Assessment of the off-design performance of a solar thermally-integrated pumped-thermal energy storage

Abstract

Long-duration storage (i.e., 6 + h) could foster the power sector transitions towards renewable energy sources. Pumped thermal energy Storage (PTES) recently gained much attention. Thermally-Integrated PTES (TI-PTES) exploiting additional thermal energy sources to boost electric roundtrip efficiency are promising and can exploit low-temperature heat sources, including solar thermal energy. Since the solar resource availability substantially varies along the year, assessing the yearly system performance is mandatory to estimate the solar TI-PTES practical potential. The paper studies a solar TI-PTES plant based on low-concentration Solar Thermal Collectors (STC), a High-Temperature Heat Pump (HTHP), and an Organic Rankine Cycle (ORC).
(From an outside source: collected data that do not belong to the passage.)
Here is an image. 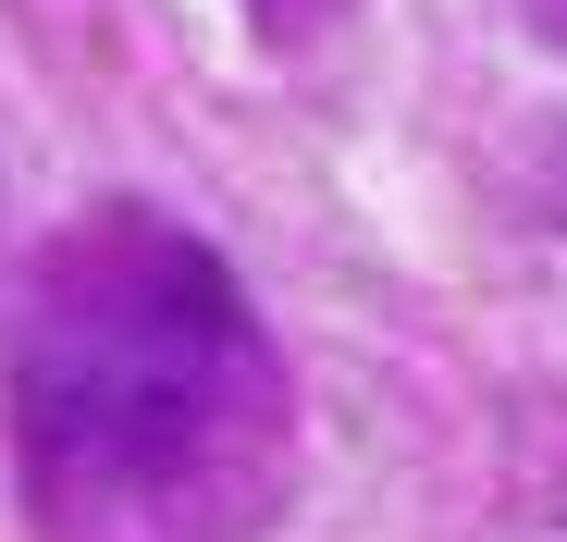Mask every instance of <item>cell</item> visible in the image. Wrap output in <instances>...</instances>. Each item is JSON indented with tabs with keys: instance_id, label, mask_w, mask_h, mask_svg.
I'll use <instances>...</instances> for the list:
<instances>
[{
	"instance_id": "obj_1",
	"label": "cell",
	"mask_w": 567,
	"mask_h": 542,
	"mask_svg": "<svg viewBox=\"0 0 567 542\" xmlns=\"http://www.w3.org/2000/svg\"><path fill=\"white\" fill-rule=\"evenodd\" d=\"M0 407L38 542H259L284 518V357L223 247L161 210H86L38 247Z\"/></svg>"
},
{
	"instance_id": "obj_2",
	"label": "cell",
	"mask_w": 567,
	"mask_h": 542,
	"mask_svg": "<svg viewBox=\"0 0 567 542\" xmlns=\"http://www.w3.org/2000/svg\"><path fill=\"white\" fill-rule=\"evenodd\" d=\"M235 13H247L259 38H321V25L346 13V0H235Z\"/></svg>"
},
{
	"instance_id": "obj_3",
	"label": "cell",
	"mask_w": 567,
	"mask_h": 542,
	"mask_svg": "<svg viewBox=\"0 0 567 542\" xmlns=\"http://www.w3.org/2000/svg\"><path fill=\"white\" fill-rule=\"evenodd\" d=\"M543 38H555V50H567V0H543Z\"/></svg>"
}]
</instances>
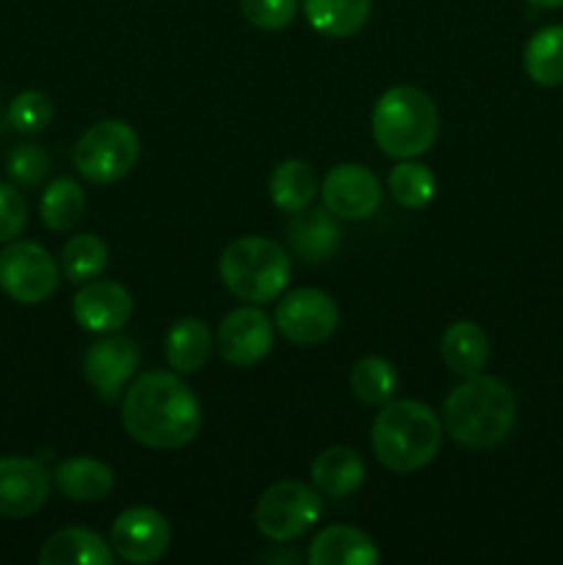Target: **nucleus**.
<instances>
[{
	"mask_svg": "<svg viewBox=\"0 0 563 565\" xmlns=\"http://www.w3.org/2000/svg\"><path fill=\"white\" fill-rule=\"evenodd\" d=\"M121 425L132 441L149 450H177L196 439L202 406L180 375L155 370L127 386L121 397Z\"/></svg>",
	"mask_w": 563,
	"mask_h": 565,
	"instance_id": "nucleus-1",
	"label": "nucleus"
},
{
	"mask_svg": "<svg viewBox=\"0 0 563 565\" xmlns=\"http://www.w3.org/2000/svg\"><path fill=\"white\" fill-rule=\"evenodd\" d=\"M442 425L456 445L469 450L497 447L517 425V397L511 386L495 375H469L447 395Z\"/></svg>",
	"mask_w": 563,
	"mask_h": 565,
	"instance_id": "nucleus-2",
	"label": "nucleus"
},
{
	"mask_svg": "<svg viewBox=\"0 0 563 565\" xmlns=\"http://www.w3.org/2000/svg\"><path fill=\"white\" fill-rule=\"evenodd\" d=\"M445 425L428 403L390 401L375 414L370 447L375 461L397 475L417 472L436 458Z\"/></svg>",
	"mask_w": 563,
	"mask_h": 565,
	"instance_id": "nucleus-3",
	"label": "nucleus"
},
{
	"mask_svg": "<svg viewBox=\"0 0 563 565\" xmlns=\"http://www.w3.org/2000/svg\"><path fill=\"white\" fill-rule=\"evenodd\" d=\"M370 127L386 158L408 160L434 147L439 136V110L419 88L395 86L379 97Z\"/></svg>",
	"mask_w": 563,
	"mask_h": 565,
	"instance_id": "nucleus-4",
	"label": "nucleus"
},
{
	"mask_svg": "<svg viewBox=\"0 0 563 565\" xmlns=\"http://www.w3.org/2000/svg\"><path fill=\"white\" fill-rule=\"evenodd\" d=\"M219 274L235 298L265 303L279 298L290 281V257L270 237L246 235L221 252Z\"/></svg>",
	"mask_w": 563,
	"mask_h": 565,
	"instance_id": "nucleus-5",
	"label": "nucleus"
},
{
	"mask_svg": "<svg viewBox=\"0 0 563 565\" xmlns=\"http://www.w3.org/2000/svg\"><path fill=\"white\" fill-rule=\"evenodd\" d=\"M141 143L136 130L121 119H105L88 127L75 143V169L94 185H110L127 177L136 166Z\"/></svg>",
	"mask_w": 563,
	"mask_h": 565,
	"instance_id": "nucleus-6",
	"label": "nucleus"
},
{
	"mask_svg": "<svg viewBox=\"0 0 563 565\" xmlns=\"http://www.w3.org/2000/svg\"><path fill=\"white\" fill-rule=\"evenodd\" d=\"M320 513H323V497L315 486L301 480H279L257 500L254 524L268 541L287 544L309 533L320 522Z\"/></svg>",
	"mask_w": 563,
	"mask_h": 565,
	"instance_id": "nucleus-7",
	"label": "nucleus"
},
{
	"mask_svg": "<svg viewBox=\"0 0 563 565\" xmlns=\"http://www.w3.org/2000/svg\"><path fill=\"white\" fill-rule=\"evenodd\" d=\"M61 265L33 241H11L0 252V290L17 303H42L59 290Z\"/></svg>",
	"mask_w": 563,
	"mask_h": 565,
	"instance_id": "nucleus-8",
	"label": "nucleus"
},
{
	"mask_svg": "<svg viewBox=\"0 0 563 565\" xmlns=\"http://www.w3.org/2000/svg\"><path fill=\"white\" fill-rule=\"evenodd\" d=\"M337 323H340V309L334 298L318 287L287 292L276 307V329L293 345H320L334 334Z\"/></svg>",
	"mask_w": 563,
	"mask_h": 565,
	"instance_id": "nucleus-9",
	"label": "nucleus"
},
{
	"mask_svg": "<svg viewBox=\"0 0 563 565\" xmlns=\"http://www.w3.org/2000/svg\"><path fill=\"white\" fill-rule=\"evenodd\" d=\"M274 323H270V318L257 303L232 309L221 320L219 334H215L219 353L232 367H252V364L263 362L270 353V348H274Z\"/></svg>",
	"mask_w": 563,
	"mask_h": 565,
	"instance_id": "nucleus-10",
	"label": "nucleus"
},
{
	"mask_svg": "<svg viewBox=\"0 0 563 565\" xmlns=\"http://www.w3.org/2000/svg\"><path fill=\"white\" fill-rule=\"evenodd\" d=\"M138 345L125 334H103L83 353V375L105 403H116L138 367Z\"/></svg>",
	"mask_w": 563,
	"mask_h": 565,
	"instance_id": "nucleus-11",
	"label": "nucleus"
},
{
	"mask_svg": "<svg viewBox=\"0 0 563 565\" xmlns=\"http://www.w3.org/2000/svg\"><path fill=\"white\" fill-rule=\"evenodd\" d=\"M110 546L127 563H155L169 552L171 524L155 508H127L110 527Z\"/></svg>",
	"mask_w": 563,
	"mask_h": 565,
	"instance_id": "nucleus-12",
	"label": "nucleus"
},
{
	"mask_svg": "<svg viewBox=\"0 0 563 565\" xmlns=\"http://www.w3.org/2000/svg\"><path fill=\"white\" fill-rule=\"evenodd\" d=\"M323 207L334 218L362 221L379 210L381 182L370 169L359 163H340L320 182Z\"/></svg>",
	"mask_w": 563,
	"mask_h": 565,
	"instance_id": "nucleus-13",
	"label": "nucleus"
},
{
	"mask_svg": "<svg viewBox=\"0 0 563 565\" xmlns=\"http://www.w3.org/2000/svg\"><path fill=\"white\" fill-rule=\"evenodd\" d=\"M53 475L42 461L6 456L0 458V516L28 519L44 508Z\"/></svg>",
	"mask_w": 563,
	"mask_h": 565,
	"instance_id": "nucleus-14",
	"label": "nucleus"
},
{
	"mask_svg": "<svg viewBox=\"0 0 563 565\" xmlns=\"http://www.w3.org/2000/svg\"><path fill=\"white\" fill-rule=\"evenodd\" d=\"M72 315L83 331L92 334H114L130 320L132 296L125 285L110 279H92L77 290L72 301Z\"/></svg>",
	"mask_w": 563,
	"mask_h": 565,
	"instance_id": "nucleus-15",
	"label": "nucleus"
},
{
	"mask_svg": "<svg viewBox=\"0 0 563 565\" xmlns=\"http://www.w3.org/2000/svg\"><path fill=\"white\" fill-rule=\"evenodd\" d=\"M290 246L304 263H329L342 243V230L329 210H298L290 221Z\"/></svg>",
	"mask_w": 563,
	"mask_h": 565,
	"instance_id": "nucleus-16",
	"label": "nucleus"
},
{
	"mask_svg": "<svg viewBox=\"0 0 563 565\" xmlns=\"http://www.w3.org/2000/svg\"><path fill=\"white\" fill-rule=\"evenodd\" d=\"M379 546L368 533L348 524H334L318 533L309 544V563L312 565H379Z\"/></svg>",
	"mask_w": 563,
	"mask_h": 565,
	"instance_id": "nucleus-17",
	"label": "nucleus"
},
{
	"mask_svg": "<svg viewBox=\"0 0 563 565\" xmlns=\"http://www.w3.org/2000/svg\"><path fill=\"white\" fill-rule=\"evenodd\" d=\"M53 483L66 500L72 502H99L114 491V469L105 461L88 456L66 458L55 467Z\"/></svg>",
	"mask_w": 563,
	"mask_h": 565,
	"instance_id": "nucleus-18",
	"label": "nucleus"
},
{
	"mask_svg": "<svg viewBox=\"0 0 563 565\" xmlns=\"http://www.w3.org/2000/svg\"><path fill=\"white\" fill-rule=\"evenodd\" d=\"M42 565H114V552L103 535L86 527H66L50 535L39 550Z\"/></svg>",
	"mask_w": 563,
	"mask_h": 565,
	"instance_id": "nucleus-19",
	"label": "nucleus"
},
{
	"mask_svg": "<svg viewBox=\"0 0 563 565\" xmlns=\"http://www.w3.org/2000/svg\"><path fill=\"white\" fill-rule=\"evenodd\" d=\"M364 458L351 447H329L312 461V486L326 500H342L364 483Z\"/></svg>",
	"mask_w": 563,
	"mask_h": 565,
	"instance_id": "nucleus-20",
	"label": "nucleus"
},
{
	"mask_svg": "<svg viewBox=\"0 0 563 565\" xmlns=\"http://www.w3.org/2000/svg\"><path fill=\"white\" fill-rule=\"evenodd\" d=\"M442 362L450 373L469 379L489 362V337L472 320H458L442 337Z\"/></svg>",
	"mask_w": 563,
	"mask_h": 565,
	"instance_id": "nucleus-21",
	"label": "nucleus"
},
{
	"mask_svg": "<svg viewBox=\"0 0 563 565\" xmlns=\"http://www.w3.org/2000/svg\"><path fill=\"white\" fill-rule=\"evenodd\" d=\"M213 356V331L204 320L182 318L166 334V362L177 373H196Z\"/></svg>",
	"mask_w": 563,
	"mask_h": 565,
	"instance_id": "nucleus-22",
	"label": "nucleus"
},
{
	"mask_svg": "<svg viewBox=\"0 0 563 565\" xmlns=\"http://www.w3.org/2000/svg\"><path fill=\"white\" fill-rule=\"evenodd\" d=\"M309 25L331 39H348L368 25L373 0H304Z\"/></svg>",
	"mask_w": 563,
	"mask_h": 565,
	"instance_id": "nucleus-23",
	"label": "nucleus"
},
{
	"mask_svg": "<svg viewBox=\"0 0 563 565\" xmlns=\"http://www.w3.org/2000/svg\"><path fill=\"white\" fill-rule=\"evenodd\" d=\"M524 72L535 86H563V25H546L524 44Z\"/></svg>",
	"mask_w": 563,
	"mask_h": 565,
	"instance_id": "nucleus-24",
	"label": "nucleus"
},
{
	"mask_svg": "<svg viewBox=\"0 0 563 565\" xmlns=\"http://www.w3.org/2000/svg\"><path fill=\"white\" fill-rule=\"evenodd\" d=\"M270 202L285 213H298V210L309 207L318 193V174L307 160H285L274 169L268 182Z\"/></svg>",
	"mask_w": 563,
	"mask_h": 565,
	"instance_id": "nucleus-25",
	"label": "nucleus"
},
{
	"mask_svg": "<svg viewBox=\"0 0 563 565\" xmlns=\"http://www.w3.org/2000/svg\"><path fill=\"white\" fill-rule=\"evenodd\" d=\"M83 213H86V193H83L81 182H75L72 177L50 182L47 191L42 193V202H39L42 224L53 232L75 230Z\"/></svg>",
	"mask_w": 563,
	"mask_h": 565,
	"instance_id": "nucleus-26",
	"label": "nucleus"
},
{
	"mask_svg": "<svg viewBox=\"0 0 563 565\" xmlns=\"http://www.w3.org/2000/svg\"><path fill=\"white\" fill-rule=\"evenodd\" d=\"M351 392L364 406H384L397 392V370L381 356H364L351 370Z\"/></svg>",
	"mask_w": 563,
	"mask_h": 565,
	"instance_id": "nucleus-27",
	"label": "nucleus"
},
{
	"mask_svg": "<svg viewBox=\"0 0 563 565\" xmlns=\"http://www.w3.org/2000/svg\"><path fill=\"white\" fill-rule=\"evenodd\" d=\"M108 265V243L97 235H75L61 252V270L72 285L97 279Z\"/></svg>",
	"mask_w": 563,
	"mask_h": 565,
	"instance_id": "nucleus-28",
	"label": "nucleus"
},
{
	"mask_svg": "<svg viewBox=\"0 0 563 565\" xmlns=\"http://www.w3.org/2000/svg\"><path fill=\"white\" fill-rule=\"evenodd\" d=\"M386 185H390L392 199L406 210L425 207L436 193V180L434 174H431V169L425 163H417L414 158L401 160V163L390 171Z\"/></svg>",
	"mask_w": 563,
	"mask_h": 565,
	"instance_id": "nucleus-29",
	"label": "nucleus"
},
{
	"mask_svg": "<svg viewBox=\"0 0 563 565\" xmlns=\"http://www.w3.org/2000/svg\"><path fill=\"white\" fill-rule=\"evenodd\" d=\"M53 103H50L47 94L42 92H22L11 99L9 105V125L14 130L33 136V132L47 130V125L53 121Z\"/></svg>",
	"mask_w": 563,
	"mask_h": 565,
	"instance_id": "nucleus-30",
	"label": "nucleus"
},
{
	"mask_svg": "<svg viewBox=\"0 0 563 565\" xmlns=\"http://www.w3.org/2000/svg\"><path fill=\"white\" fill-rule=\"evenodd\" d=\"M9 177L22 188H36L50 174V154L36 143H17L6 160Z\"/></svg>",
	"mask_w": 563,
	"mask_h": 565,
	"instance_id": "nucleus-31",
	"label": "nucleus"
},
{
	"mask_svg": "<svg viewBox=\"0 0 563 565\" xmlns=\"http://www.w3.org/2000/svg\"><path fill=\"white\" fill-rule=\"evenodd\" d=\"M241 11L259 31H282L298 14V0H241Z\"/></svg>",
	"mask_w": 563,
	"mask_h": 565,
	"instance_id": "nucleus-32",
	"label": "nucleus"
},
{
	"mask_svg": "<svg viewBox=\"0 0 563 565\" xmlns=\"http://www.w3.org/2000/svg\"><path fill=\"white\" fill-rule=\"evenodd\" d=\"M28 224V204L9 182H0V243H11Z\"/></svg>",
	"mask_w": 563,
	"mask_h": 565,
	"instance_id": "nucleus-33",
	"label": "nucleus"
},
{
	"mask_svg": "<svg viewBox=\"0 0 563 565\" xmlns=\"http://www.w3.org/2000/svg\"><path fill=\"white\" fill-rule=\"evenodd\" d=\"M530 6H535V9H561L563 0H528Z\"/></svg>",
	"mask_w": 563,
	"mask_h": 565,
	"instance_id": "nucleus-34",
	"label": "nucleus"
}]
</instances>
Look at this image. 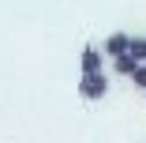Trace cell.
<instances>
[{
	"label": "cell",
	"mask_w": 146,
	"mask_h": 143,
	"mask_svg": "<svg viewBox=\"0 0 146 143\" xmlns=\"http://www.w3.org/2000/svg\"><path fill=\"white\" fill-rule=\"evenodd\" d=\"M82 72H105V53L98 49V45H90V49H82Z\"/></svg>",
	"instance_id": "obj_2"
},
{
	"label": "cell",
	"mask_w": 146,
	"mask_h": 143,
	"mask_svg": "<svg viewBox=\"0 0 146 143\" xmlns=\"http://www.w3.org/2000/svg\"><path fill=\"white\" fill-rule=\"evenodd\" d=\"M131 83H135V87H142V91H146V64H139V68L131 72Z\"/></svg>",
	"instance_id": "obj_6"
},
{
	"label": "cell",
	"mask_w": 146,
	"mask_h": 143,
	"mask_svg": "<svg viewBox=\"0 0 146 143\" xmlns=\"http://www.w3.org/2000/svg\"><path fill=\"white\" fill-rule=\"evenodd\" d=\"M79 94H82L86 102H101V98L109 94V75H105V72H82Z\"/></svg>",
	"instance_id": "obj_1"
},
{
	"label": "cell",
	"mask_w": 146,
	"mask_h": 143,
	"mask_svg": "<svg viewBox=\"0 0 146 143\" xmlns=\"http://www.w3.org/2000/svg\"><path fill=\"white\" fill-rule=\"evenodd\" d=\"M112 64H116V72H120V75H131V72L139 68V60H135L131 53H120V56H112Z\"/></svg>",
	"instance_id": "obj_4"
},
{
	"label": "cell",
	"mask_w": 146,
	"mask_h": 143,
	"mask_svg": "<svg viewBox=\"0 0 146 143\" xmlns=\"http://www.w3.org/2000/svg\"><path fill=\"white\" fill-rule=\"evenodd\" d=\"M127 53L135 56L139 64H146V38H131V42H127Z\"/></svg>",
	"instance_id": "obj_5"
},
{
	"label": "cell",
	"mask_w": 146,
	"mask_h": 143,
	"mask_svg": "<svg viewBox=\"0 0 146 143\" xmlns=\"http://www.w3.org/2000/svg\"><path fill=\"white\" fill-rule=\"evenodd\" d=\"M127 42H131L127 34H109L105 45H101V53L105 56H120V53H127Z\"/></svg>",
	"instance_id": "obj_3"
}]
</instances>
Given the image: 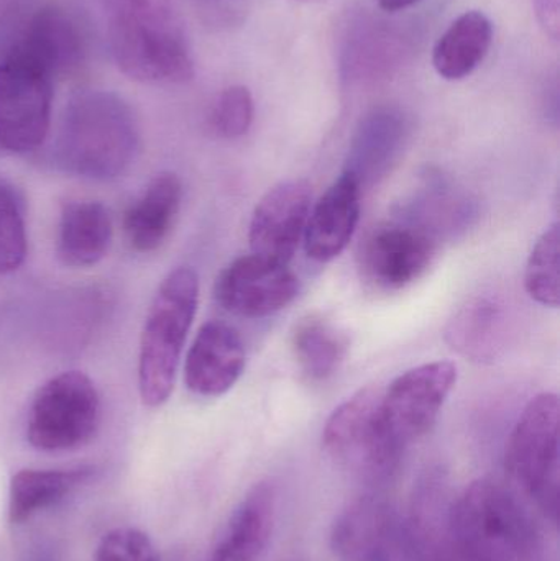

In the paper, the HTHP and ORC off-design performance are mapped for a set of representative conditions through an off-design model. Such maps are used to simulate the system operation when coupled with a solar thermal energy production profile for some periods considered representative of the whole year. Results show that the average round trip efficiency is always between 0.85 and 0.87, and the system can operate in various conditions, even in the cold seasons. While the system performance is almost constant over the year, the operating charging and discharging hours and the stored energy are more than doubled from January to July.